→ Exercise input
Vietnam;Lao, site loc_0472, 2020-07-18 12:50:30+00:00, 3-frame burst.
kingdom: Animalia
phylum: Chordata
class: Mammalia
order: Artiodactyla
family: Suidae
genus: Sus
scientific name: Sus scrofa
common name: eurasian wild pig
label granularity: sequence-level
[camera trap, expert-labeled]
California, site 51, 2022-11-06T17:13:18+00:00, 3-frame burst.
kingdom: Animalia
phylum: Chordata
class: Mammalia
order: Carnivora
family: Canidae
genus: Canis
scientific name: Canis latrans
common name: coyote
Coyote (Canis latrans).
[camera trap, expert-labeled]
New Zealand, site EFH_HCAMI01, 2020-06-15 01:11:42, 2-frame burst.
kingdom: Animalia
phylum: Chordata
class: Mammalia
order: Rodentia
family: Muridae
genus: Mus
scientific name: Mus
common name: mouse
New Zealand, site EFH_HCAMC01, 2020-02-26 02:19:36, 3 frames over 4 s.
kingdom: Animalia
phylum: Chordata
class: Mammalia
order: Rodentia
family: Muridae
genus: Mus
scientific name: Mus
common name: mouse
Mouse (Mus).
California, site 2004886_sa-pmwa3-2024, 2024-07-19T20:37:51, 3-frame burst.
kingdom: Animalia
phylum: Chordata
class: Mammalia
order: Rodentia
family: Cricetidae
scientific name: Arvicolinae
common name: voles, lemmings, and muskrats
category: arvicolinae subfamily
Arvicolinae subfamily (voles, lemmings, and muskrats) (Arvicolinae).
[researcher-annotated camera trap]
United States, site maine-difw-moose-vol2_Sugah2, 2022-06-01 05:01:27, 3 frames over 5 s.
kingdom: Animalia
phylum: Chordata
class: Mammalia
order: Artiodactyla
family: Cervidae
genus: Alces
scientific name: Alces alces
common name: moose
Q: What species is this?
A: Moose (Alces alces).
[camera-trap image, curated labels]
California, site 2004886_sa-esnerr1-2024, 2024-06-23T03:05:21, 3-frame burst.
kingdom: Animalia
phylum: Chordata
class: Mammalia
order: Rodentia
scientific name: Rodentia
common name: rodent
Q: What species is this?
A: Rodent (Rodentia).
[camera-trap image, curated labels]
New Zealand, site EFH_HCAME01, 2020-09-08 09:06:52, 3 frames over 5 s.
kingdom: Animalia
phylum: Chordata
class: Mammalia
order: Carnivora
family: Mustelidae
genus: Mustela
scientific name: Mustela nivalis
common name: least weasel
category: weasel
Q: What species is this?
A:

→ The task
From the listing above, give the number of lines in which the word "genus" occurs, and nothing else.

→ Exercise response
6